I liked to watch Imaging make bread in the kitchen, to see her get up on a stool to knead it because she’s too short to stand on the floor and work the big, heavy globs of whole wheat dough on the countertop.

“Fresh bread is wealth,” I said, “and I’m a wealthy man. Do the men bake bread in the Yellow Thunder Camp?” I asked Leach.

“That’s different,” he said. “They’re trying to recapture the old ways.”

“Ah, yes. There was a division of labor then. The men killed the enemy, and the women scalped them. And the women also made pemmican.”

“The buffalo are gone,” Leach said. “This is a different time.”

“Well, maybe the Indians were regaining their old ways when they killed Tollefson. He was the white man, the enemy, standing over the camp looking down on the women and children. Wasn’t it natural for them to kill their traditional enemy?”

Finally, Imaging said, “I never did understand what Tollefson was doing there.”

Leach answered. “Tollefson told his girls’ soccer coach, who’s a psychologist, that he thought the camp ought to be blown off the face of the earth. He was real upset about the Indians. The psychologist said that it terrified him the way Tollefson talked like that, and he said Tollefson had a wild look in his eye.”

“It was an issue of place,” I said again.

The kitchen grew silent. I waited. Then I said, “A lot of the folks in Rapid City feel the same way as Tollefson—hating the Indians for taking over the National Forest.”

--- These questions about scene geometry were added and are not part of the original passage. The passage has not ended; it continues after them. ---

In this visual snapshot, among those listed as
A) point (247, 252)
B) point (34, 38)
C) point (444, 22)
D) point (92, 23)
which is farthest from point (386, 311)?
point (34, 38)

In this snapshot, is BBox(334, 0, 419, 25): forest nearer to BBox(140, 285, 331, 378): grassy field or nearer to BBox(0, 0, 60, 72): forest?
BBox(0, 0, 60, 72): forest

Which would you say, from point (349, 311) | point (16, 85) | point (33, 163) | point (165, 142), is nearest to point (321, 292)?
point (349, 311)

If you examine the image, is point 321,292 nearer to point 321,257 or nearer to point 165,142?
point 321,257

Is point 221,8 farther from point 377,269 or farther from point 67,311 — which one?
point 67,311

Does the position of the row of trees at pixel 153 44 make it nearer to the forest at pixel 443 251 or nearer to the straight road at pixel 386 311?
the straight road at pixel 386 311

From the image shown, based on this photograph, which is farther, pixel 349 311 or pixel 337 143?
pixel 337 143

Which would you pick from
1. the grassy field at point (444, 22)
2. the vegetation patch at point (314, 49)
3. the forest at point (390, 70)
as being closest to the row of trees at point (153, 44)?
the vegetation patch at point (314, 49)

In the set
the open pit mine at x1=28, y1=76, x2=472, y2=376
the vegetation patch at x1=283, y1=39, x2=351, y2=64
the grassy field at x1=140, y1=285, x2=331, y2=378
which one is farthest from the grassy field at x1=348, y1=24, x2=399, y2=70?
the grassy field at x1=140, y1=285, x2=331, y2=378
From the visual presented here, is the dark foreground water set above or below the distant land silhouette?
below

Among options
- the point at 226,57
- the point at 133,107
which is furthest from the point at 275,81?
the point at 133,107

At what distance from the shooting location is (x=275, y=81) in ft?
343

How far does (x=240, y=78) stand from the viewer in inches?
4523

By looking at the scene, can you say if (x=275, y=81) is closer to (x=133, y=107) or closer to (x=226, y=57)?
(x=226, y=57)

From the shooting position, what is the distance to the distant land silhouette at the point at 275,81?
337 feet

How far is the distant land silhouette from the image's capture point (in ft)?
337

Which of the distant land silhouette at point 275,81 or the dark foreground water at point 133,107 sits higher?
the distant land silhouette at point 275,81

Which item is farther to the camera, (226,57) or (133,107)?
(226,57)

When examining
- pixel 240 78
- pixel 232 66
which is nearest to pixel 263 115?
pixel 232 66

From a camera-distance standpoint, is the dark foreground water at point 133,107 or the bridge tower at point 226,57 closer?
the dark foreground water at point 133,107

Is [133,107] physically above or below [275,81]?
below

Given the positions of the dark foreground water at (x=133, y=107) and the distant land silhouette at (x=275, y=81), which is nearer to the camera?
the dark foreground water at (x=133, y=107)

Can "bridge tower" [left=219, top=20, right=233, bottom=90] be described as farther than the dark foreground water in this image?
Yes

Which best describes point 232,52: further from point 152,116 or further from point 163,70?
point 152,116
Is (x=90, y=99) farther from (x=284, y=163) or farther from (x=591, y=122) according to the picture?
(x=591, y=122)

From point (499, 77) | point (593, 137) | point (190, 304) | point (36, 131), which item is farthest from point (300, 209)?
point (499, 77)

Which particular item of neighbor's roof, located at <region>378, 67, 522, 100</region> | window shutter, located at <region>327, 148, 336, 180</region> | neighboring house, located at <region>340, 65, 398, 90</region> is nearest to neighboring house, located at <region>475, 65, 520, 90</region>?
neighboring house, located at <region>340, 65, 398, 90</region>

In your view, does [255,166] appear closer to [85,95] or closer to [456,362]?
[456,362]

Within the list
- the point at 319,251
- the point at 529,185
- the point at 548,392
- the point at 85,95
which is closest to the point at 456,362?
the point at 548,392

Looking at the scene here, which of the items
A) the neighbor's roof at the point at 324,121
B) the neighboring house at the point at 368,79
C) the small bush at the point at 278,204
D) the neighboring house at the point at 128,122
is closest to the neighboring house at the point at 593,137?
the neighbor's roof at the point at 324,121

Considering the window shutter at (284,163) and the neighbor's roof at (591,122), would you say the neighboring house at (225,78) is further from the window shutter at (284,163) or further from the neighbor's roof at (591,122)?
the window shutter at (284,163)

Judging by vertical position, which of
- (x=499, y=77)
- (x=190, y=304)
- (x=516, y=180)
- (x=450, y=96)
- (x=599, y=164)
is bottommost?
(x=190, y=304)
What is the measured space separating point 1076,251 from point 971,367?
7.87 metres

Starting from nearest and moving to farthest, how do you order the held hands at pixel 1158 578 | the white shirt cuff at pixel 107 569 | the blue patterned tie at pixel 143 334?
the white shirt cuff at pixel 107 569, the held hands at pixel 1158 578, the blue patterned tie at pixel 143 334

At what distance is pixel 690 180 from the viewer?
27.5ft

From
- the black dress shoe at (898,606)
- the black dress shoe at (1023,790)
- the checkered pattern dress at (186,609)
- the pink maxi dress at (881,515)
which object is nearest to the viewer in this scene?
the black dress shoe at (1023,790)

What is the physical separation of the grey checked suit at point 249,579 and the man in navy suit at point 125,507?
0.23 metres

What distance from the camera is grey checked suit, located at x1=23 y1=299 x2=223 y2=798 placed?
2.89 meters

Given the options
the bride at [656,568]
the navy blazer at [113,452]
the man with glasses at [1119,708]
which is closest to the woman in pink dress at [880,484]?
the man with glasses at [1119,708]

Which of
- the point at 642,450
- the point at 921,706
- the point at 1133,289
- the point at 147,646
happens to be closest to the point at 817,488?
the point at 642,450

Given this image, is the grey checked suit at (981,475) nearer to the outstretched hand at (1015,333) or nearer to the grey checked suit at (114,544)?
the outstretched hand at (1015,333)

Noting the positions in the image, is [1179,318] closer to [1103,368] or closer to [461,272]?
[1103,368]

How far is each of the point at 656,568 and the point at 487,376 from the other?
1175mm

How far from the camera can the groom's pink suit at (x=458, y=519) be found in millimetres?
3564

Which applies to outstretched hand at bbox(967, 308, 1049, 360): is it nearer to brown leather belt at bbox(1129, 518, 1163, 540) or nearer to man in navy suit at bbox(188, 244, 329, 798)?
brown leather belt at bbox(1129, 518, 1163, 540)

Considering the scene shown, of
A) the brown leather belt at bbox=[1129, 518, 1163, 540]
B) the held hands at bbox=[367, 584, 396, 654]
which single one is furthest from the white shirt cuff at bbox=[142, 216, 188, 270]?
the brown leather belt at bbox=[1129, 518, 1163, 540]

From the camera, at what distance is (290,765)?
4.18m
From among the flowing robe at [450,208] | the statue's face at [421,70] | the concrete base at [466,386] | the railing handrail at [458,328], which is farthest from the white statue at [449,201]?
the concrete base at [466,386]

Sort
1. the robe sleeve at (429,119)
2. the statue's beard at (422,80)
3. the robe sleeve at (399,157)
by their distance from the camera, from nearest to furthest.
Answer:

“I think Tollefson was inviting trouble up there,” Imaging said. “It takes two for a fight like that. That white man went up there into hostile territory by himself, with his guns, looking for trouble.”

I pulled out the sheriff’s report and began to read it aloud. “‘Tollefson was an experienced gun handler and a good shot, his friend Ed Murphy said. Murphy had seen Tollefson at various times shoot a large-caliber pistol one-handed. Murphy said Tollefson was a man to hold his ground. He enjoyed the Black Hills and felt the national forest was a recreational area for both himself and everyone else. He was determined to go there and be where he wanted to be. Murphy advised that Tollefson would speak his mind. He didn’t buy that the 1868 treaty gave the Black Hills back to the Indians. And he wouldn’t back down in any conversation.’”

Leach said, “Tollefson liked to drive his four-wheel camper around, shoot turkeys, shoot targets and tin cans. At the same time, the Black Hills are sacred to the Lakota,” Leach said, “like the Holy Land is to the Christians. How would the Pope and all the world’s Catholics like it if the Indians set up a recreation center, a bowling alley, say, in St. Peter’s Cathedral?”

“A lot of Indians are Catholic,” I said.

“You can buy a Coca-Cola where Jesus walked,” Imaging said.

“Christ ran the money changers out of the temple,” Leach said.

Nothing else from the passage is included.